Desensino

Nestas polémicas com a educação o que preocupa é que todas as partes são más. Os alunos querem balda, claro, mas faz parte da imaturidade expectável e não se lhes deve levar a mal por isso (já os pais que os deixam fazer manifestações a favor do laxismo mereceriam um correctivo). O Ministério da Educação é uma organização mastodôntica com o objectivo de gerir professores e equipamentos escolares e de dar guarida a uma troupe de pedagogos vanguardistas que a cada par de anos acham que devem reinventar o ensino (apesar de eu não ver nada de vicioso com a formação que terminei há 17 anos, do que oiço, agora os educandos têm disciplinas e anos totalmente diferentes); é demasiado grande, engana-se demasiadas vezes e tudo é sempre encoberto; o interesse dos alunos é a última das preocupações e, numa alínea deste item, a educação dos alunos é absolutamente irrelevante (interessa, sobretudo, manter os potenciais delinquentes dentro das escolas e não reprovar ninguém para não ficarmos mal nas estatísticas).

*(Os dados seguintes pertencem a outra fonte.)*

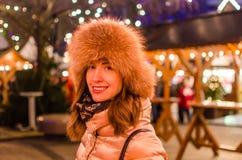 Glückliche junge Frau, die am Wintermarkt lächelt Stockfotos
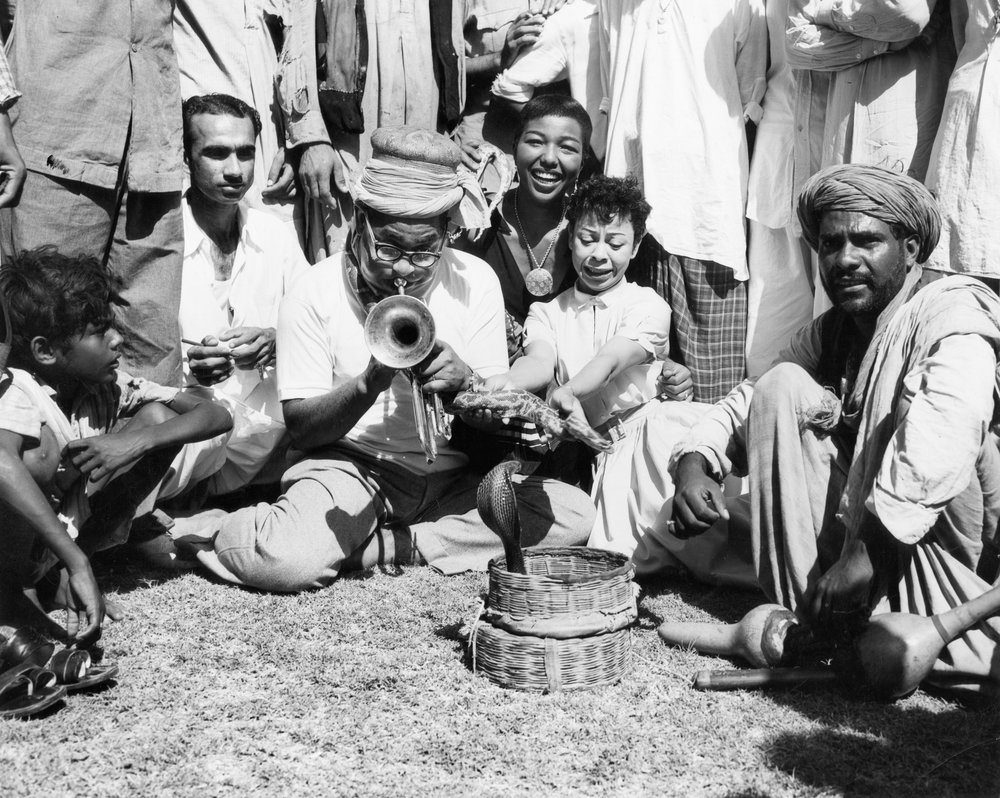Dizzy Gillespie (with turmpet), singer Dottie Salter (holding the snake) and trombone player Melba Liston (at back), charm a cobra in Karachi, Pakistan, 1956. Credit: Malcolm Poindexter III / Courtesy of the Institute of Jazz Studies, Rutgers University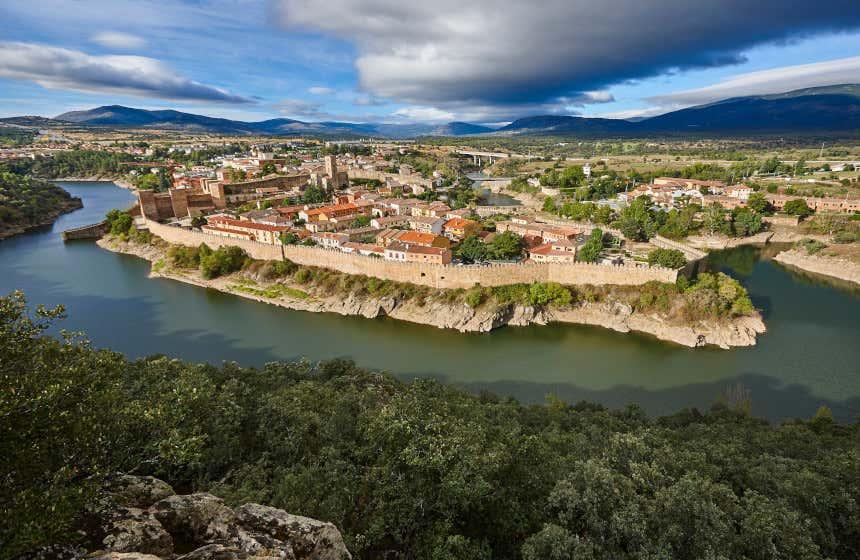 Panorámica del pueblo de Buitrago del Lozoya rodeado por un río, sus murallas y las montañas de la Sierra de Guadarrama.
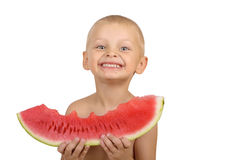 Cute little boy eating watermelon. Isolated on white background Royalty Free Stock Photo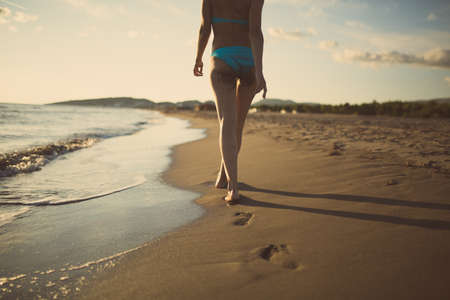 Best beach vacation destination.Beautiful sunset sand beach getaway.Woman walking sand beach.Summer beach woman enjoying summer and sun.Freedom, happiness.Fit and healthy summer body.Footsteps in sand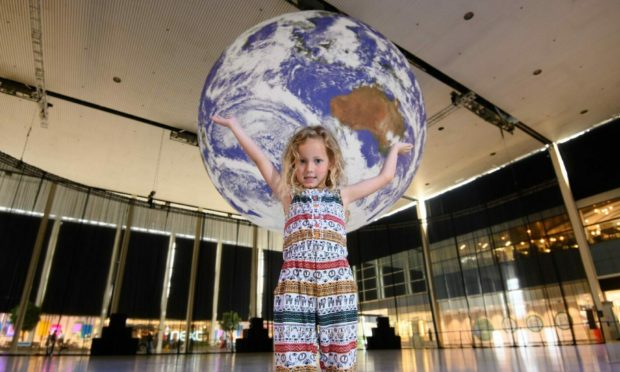 EDITORIAL USE ONLY Amelie, aged 5, in front of the art installation entitled 'Gaia' by Luke Jerram, as it goes on display at centre:mk as part of IF: Milton Keynes International Festival. Picture date: Friday July 9, 2021. PA Photo. Gaia measures 7m in diameter and features highly detailed NASA imagery of the Earth's surface. It is one of 3 pieces to go on display at the shopping centre, which will also feature 'Arrivals + Departures' by Yara + Davina and world premiere 'Breathing Room' by Anna Berry. The IF: Milton Keynes International Festival 2021, of which centre:mk is the headline sponsor, runs in July from Saturday 10th to Friday 30th. Photo credit should read: Jonathan Hordle/PA Wire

Os professores (há, claro, excepções; e sim, são excepções; se fossem a maioria não seguiriam em bloco comportamentos profundamente lesivos para os alunos) protestam, mas depressa perdem a razão. A avaliação proposta pelo ME é, como se esperaria, mal feita e têm os professores razão para protestar e manifestarem-se – mas não me venham com a história de não estarem contra a avaliação, que os professores não são diferentes dos outros mortais e claro que um mau professor, preguiçoso e sem paciência para os alunos, está tão a favor da avaliação como eu da bomba nuclear no Irão. Contudo, qualquer professor que prejudique a aprendizagem e avaliação de alunos enquanto procura beneficiar a sua carreira não é digno da profissão que exerce e não merece a solidariedade da sociedade. As notícias de que os professores se preparam para não dar notas no fim do primeiro período são vergonhosas; os professores devem ter os alunos como prioridade, mesmo quando o ME não os tem.

Nesta notícia do DN, o PM mostra uma vez mais que governa sem sequer saber as leis que balizam o seu executivo. É por coisas destas que o caso dos cigarros no avião foi significativo.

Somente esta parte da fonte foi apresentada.